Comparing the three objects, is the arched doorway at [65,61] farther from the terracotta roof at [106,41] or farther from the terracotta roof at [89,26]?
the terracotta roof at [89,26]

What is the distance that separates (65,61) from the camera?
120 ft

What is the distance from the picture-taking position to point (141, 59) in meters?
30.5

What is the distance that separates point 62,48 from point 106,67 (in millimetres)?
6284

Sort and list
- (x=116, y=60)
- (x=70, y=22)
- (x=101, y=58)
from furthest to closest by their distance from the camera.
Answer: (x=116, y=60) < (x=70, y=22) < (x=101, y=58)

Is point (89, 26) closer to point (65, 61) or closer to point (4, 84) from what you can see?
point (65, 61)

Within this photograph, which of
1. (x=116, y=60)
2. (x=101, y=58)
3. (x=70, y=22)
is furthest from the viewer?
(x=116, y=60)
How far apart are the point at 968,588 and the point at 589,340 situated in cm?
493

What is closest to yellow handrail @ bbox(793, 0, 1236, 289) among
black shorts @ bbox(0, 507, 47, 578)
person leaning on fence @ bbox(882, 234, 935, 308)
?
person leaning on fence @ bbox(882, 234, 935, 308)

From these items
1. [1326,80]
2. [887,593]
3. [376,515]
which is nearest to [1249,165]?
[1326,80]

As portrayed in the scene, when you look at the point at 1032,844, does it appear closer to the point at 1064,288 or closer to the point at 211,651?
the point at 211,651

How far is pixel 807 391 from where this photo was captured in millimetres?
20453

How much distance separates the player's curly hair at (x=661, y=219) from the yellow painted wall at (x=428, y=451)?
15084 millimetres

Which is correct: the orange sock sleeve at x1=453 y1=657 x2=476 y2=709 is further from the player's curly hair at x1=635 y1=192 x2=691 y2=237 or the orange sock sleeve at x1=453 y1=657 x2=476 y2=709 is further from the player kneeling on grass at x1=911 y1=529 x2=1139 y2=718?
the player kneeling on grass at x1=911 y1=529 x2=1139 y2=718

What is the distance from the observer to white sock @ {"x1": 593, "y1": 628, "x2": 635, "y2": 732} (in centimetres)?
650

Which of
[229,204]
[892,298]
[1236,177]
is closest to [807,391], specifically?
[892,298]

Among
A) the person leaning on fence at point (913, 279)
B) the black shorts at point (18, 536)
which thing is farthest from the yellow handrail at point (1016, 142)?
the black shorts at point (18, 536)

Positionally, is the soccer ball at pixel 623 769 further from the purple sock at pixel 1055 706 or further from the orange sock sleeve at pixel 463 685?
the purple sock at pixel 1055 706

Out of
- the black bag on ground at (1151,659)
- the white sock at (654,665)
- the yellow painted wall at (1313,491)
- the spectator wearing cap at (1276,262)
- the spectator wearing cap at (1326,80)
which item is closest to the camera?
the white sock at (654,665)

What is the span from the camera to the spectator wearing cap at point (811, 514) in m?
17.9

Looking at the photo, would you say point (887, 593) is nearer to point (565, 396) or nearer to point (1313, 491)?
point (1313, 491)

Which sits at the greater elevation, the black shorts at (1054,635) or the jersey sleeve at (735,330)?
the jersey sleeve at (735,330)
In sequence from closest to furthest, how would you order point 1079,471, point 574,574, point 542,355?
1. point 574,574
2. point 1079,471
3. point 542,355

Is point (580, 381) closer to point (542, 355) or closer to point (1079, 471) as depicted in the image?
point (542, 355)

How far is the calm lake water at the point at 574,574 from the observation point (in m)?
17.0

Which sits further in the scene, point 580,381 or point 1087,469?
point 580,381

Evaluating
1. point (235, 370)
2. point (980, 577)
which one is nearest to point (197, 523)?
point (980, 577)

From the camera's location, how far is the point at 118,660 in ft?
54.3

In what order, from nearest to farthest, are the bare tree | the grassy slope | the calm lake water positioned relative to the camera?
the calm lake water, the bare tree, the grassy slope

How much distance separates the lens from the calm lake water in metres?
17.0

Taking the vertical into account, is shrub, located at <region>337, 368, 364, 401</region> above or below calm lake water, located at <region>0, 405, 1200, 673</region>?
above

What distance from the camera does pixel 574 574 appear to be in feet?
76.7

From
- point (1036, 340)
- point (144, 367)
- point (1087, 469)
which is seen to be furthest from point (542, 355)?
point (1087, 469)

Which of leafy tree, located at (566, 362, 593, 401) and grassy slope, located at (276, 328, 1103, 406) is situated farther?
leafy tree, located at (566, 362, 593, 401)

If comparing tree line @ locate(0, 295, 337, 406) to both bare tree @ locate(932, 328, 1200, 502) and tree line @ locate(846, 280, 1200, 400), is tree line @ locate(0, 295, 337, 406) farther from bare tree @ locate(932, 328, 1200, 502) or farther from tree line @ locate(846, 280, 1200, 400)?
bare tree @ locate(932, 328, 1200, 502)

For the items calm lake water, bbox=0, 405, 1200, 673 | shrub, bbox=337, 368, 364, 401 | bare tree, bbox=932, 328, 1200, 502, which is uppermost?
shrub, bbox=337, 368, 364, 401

# [REQUEST]
Repeat the records from the line that contains "From the camera's" through the end of the records, switching "tree line" to "row of trees" and changing nothing else.

# [TASK SOLUTION]
From the camera's location, how far is the point at 118,660 in ft?
54.3

In what order, from nearest to farthest, are the bare tree | the grassy slope | the calm lake water positioned relative to the camera?
the calm lake water, the bare tree, the grassy slope

How much distance separates the lens from the calm lake water in metres?
17.0

Taking the vertical into account, is shrub, located at <region>337, 368, 364, 401</region> above or below calm lake water, located at <region>0, 405, 1200, 673</region>?
above

What distance from the camera does pixel 574 574 appear to be in feet?
76.7

From
- point (1036, 340)
- point (144, 367)
- point (1087, 469)
which is seen to be furthest from point (542, 355)?
point (1087, 469)

Which of leafy tree, located at (566, 362, 593, 401) and grassy slope, located at (276, 328, 1103, 406) is situated farther?
leafy tree, located at (566, 362, 593, 401)

If comparing row of trees @ locate(0, 295, 337, 406) to both bare tree @ locate(932, 328, 1200, 502) and row of trees @ locate(846, 280, 1200, 400), is row of trees @ locate(0, 295, 337, 406) farther from bare tree @ locate(932, 328, 1200, 502) or farther from row of trees @ locate(846, 280, 1200, 400)?
bare tree @ locate(932, 328, 1200, 502)

For the items calm lake water, bbox=0, 405, 1200, 673 | shrub, bbox=337, 368, 364, 401 | bare tree, bbox=932, 328, 1200, 502, which is uppermost?
shrub, bbox=337, 368, 364, 401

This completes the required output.